The man he was supposed to be seducing had approached him first out of a bar full of people and that should have made him suspicious but he dismissed the nagging thought. Surely, hitting on injured war veterans when one could be hitting on sleek bankers was a little unusual but, much like being intelligent, was not a crime.

John was sifting through all of this information as put down his chopsticks for the umpteenth time that evening and stopped eating lest he choke on his shrimp Lo Mein from laughter induced by Sherlock’s deductions. He didn't want to die a sudden and tragic death just when his life was beginning to look stunningly interesting.

“Alright, what about those two? The couple sitting in the booth by the kitchen,” John prompted him, drinking more of his beer.

“Ah, the women is clearly fantasizing about having sex with Brad Pitt and the man is a former drug dealer who is currently employed as a clown and struggling to master the art of juggling more than three objects,” Sherlock deadpanned.

“Now you’re just making things up to make me laugh,” John said, giggling.

“Maybe, maybe not,” Sherlock said, eyes glimmering mischievously. 

“So…consulting detective then?”

“Only one in the world.”

“Well, you’re very good at it. I can tell,” John said, feeling happy for the first time in a long time. 

“And you, John Watson, what do you do now that you’re not off shooting people in a desert?”

“Can’t you tell?” John teased lightly.

This seemed to sober Sherlock Holmes, who stopped smiling and looked at him with wide earnest eyes. “You’re not doing anything,” he said, “that’s a shame. You don’t deserve to be bored like that.”
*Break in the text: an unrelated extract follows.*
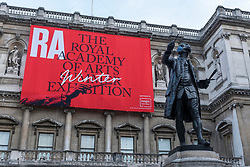© Licensed to London News Pictures. 28/09/2020. LONDON, UK. The masked Joshua Reynolds statue in front of a sign for the Summer Exhibition at the Royal Academy of Arts in Piccadilly which, due to the Covid-19 lockdown, is taking place for the first time in the autumn.  Over 1000 works in a range of media by Royal Academicians, established and emerging artists, feature in the exhibition which runs from 6 October 2020 – 3 January 2021.  Photo credit: Stephen Chung/LNP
John looked away from the focused stare and went back to the noodles on his plate, suddenly feeling exposed and uncomfortable. “Well, life’s not fair, is it?”

“Would you—would you like to come up for coffee?” Sherlock blurted out as the cab pulled up in front of 221B. 

He said it in a way that came off as perfectly spontaneous and adventurous but in truth he had been planning this moment (this illusion of authenticity and timidness) since they had been cracking open fortune cookies in the Chinese restaurant (Sherlock had managed to guess one out of three). John Watson hesitated for a long moment. Sherlock found that he was genuinely disappointed that the man was not more enthusiastic about his invitation and a little afraid he had misinterpreted the nature of his interest entirely. More important than his hurt pride, however, was that he needed John Watson to be wooed in order to carry out the mission Mycroft had burdened him with. 

Ah, well, he’d have to find another (less romantic) avenue to John Watson’s secrets.

“Never mind,” he said hastily, opening the door to get out of the cab. “I seem to have misunderstood—“

But suddenly there was a warm hand on his, keeping him in place. “You didn’t misunderstand a single thing,” John said to him in a low whisper, licking his lips. “This is fine for both of us, thank you,” he said to the driver and paid for the cab. 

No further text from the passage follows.